Dual-Sided Microchannel Plate Detector Mount for Coaxial Time-of-Flight Mass Spectrometers
Small devices that can rapidly and accurately analyze chemical and biological molecules are required by many industries. Homeland Security and the medical community lead the list. Current instruments are either too large to be used as a first responder in the field, too slow in giving results to analyze large amounts of protein data, or too costly for widespread use.

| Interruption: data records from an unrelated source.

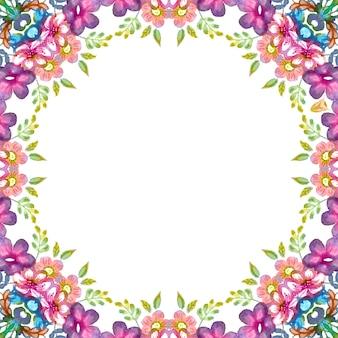 Ghirlanda floreale con fiori colorati primaverili ed estivi e foglie verdi.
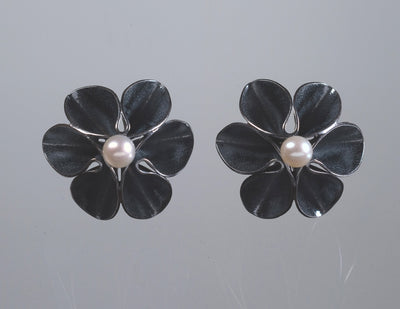Flower Stud Earrings With Pearl-Oxidized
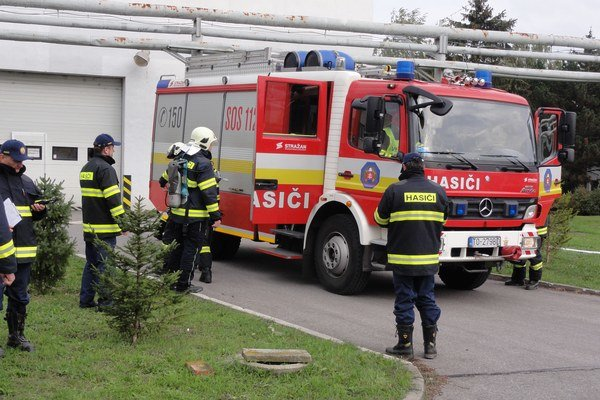 Prišlo deväť hasičských zborov.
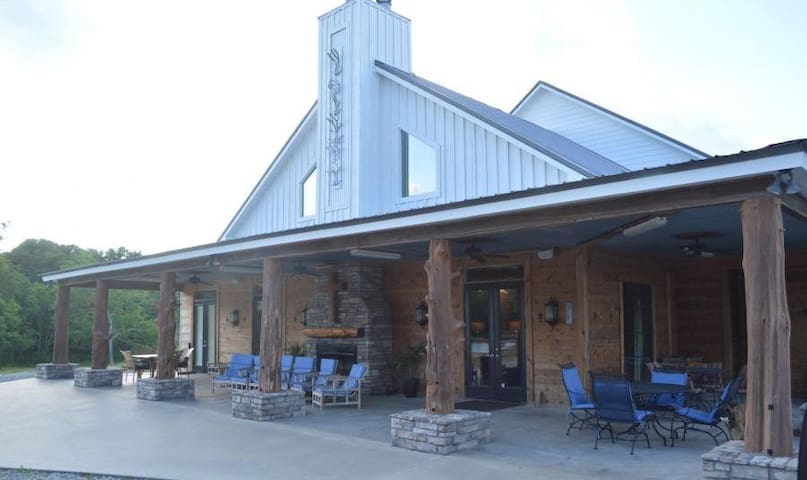 Private and Breathtaking Crying Eagle Lodge in Cajun Prairie Country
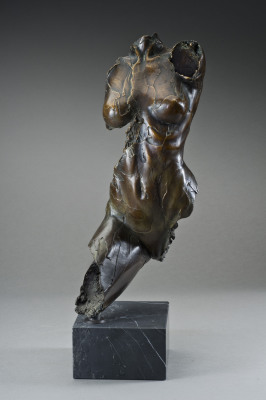 LEYLAH - H17W8XD5.9 - BRONZE SCULPTURE - 2011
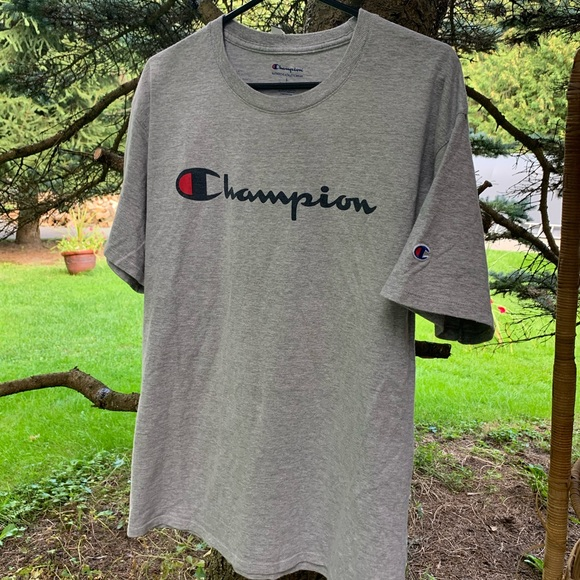 ♻️SOLD♻️Two Champion t-shirts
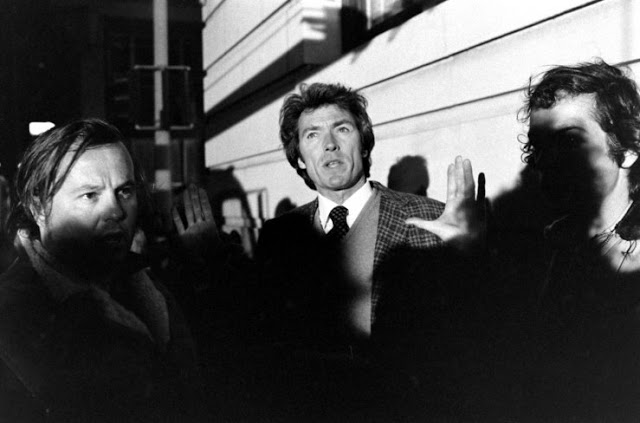 Clint Eastwood on the set of Dirty Harry movie, 1971 (7)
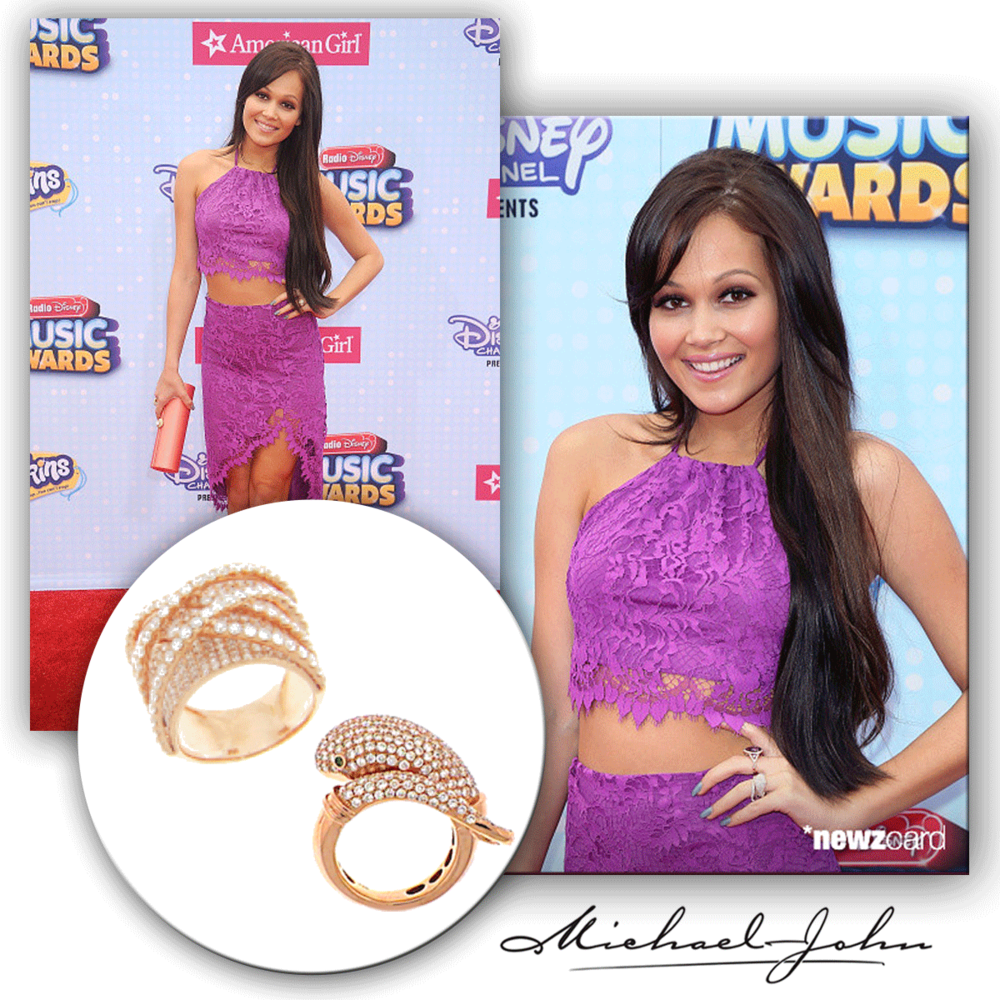 With a smile so perfect, nobody can take their eyes off Kelli Berglund in her pretty purple lace and matching Michael John Jewelry rose gold + diamond rings!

The Johns Hopkins Applied Physics Laboratory has invented and is patenting a double-sided microchannel plate detector mount for simultaneous collection of linear and reflected time-of-flight mass spectra is described. This mount incorporates two pairs of center-hole microchannel plates mounted in a back-to-back fashion in which the active surfaces are pointed in opposite directions from each other. Positioned at the entrance of an ion mirror, this detector assembly will first detect those ions insufficiently collimated to pass though the mount's center hole, thereby producing a linear TOF spectrum. Those ions passing through the center hole, which are subsequently returned to the second detector following reflection, will also be detected. Since both active sides of this detector act independently, the simultaneous collection of linear and reflected TOF spectra is possible without any reconfiguring of the instrumental parameters normally required for this transition. There are no detrimental trade-offs in installing this type of detector since it allows for the detection of those ions traditionally lost by colliding with the rear of the center hole detector mount. Additionally, it allows for low and high mass data collection simultaneously and instantaneously without any type of instrumental scanning routines. This feature is particularly useful for rapid identification of unknown analytes as well as monitoring reaction progress in enzymatic digestions (reduction of large proteins into much smaller component fragments) commonly used in the field of Proteomics.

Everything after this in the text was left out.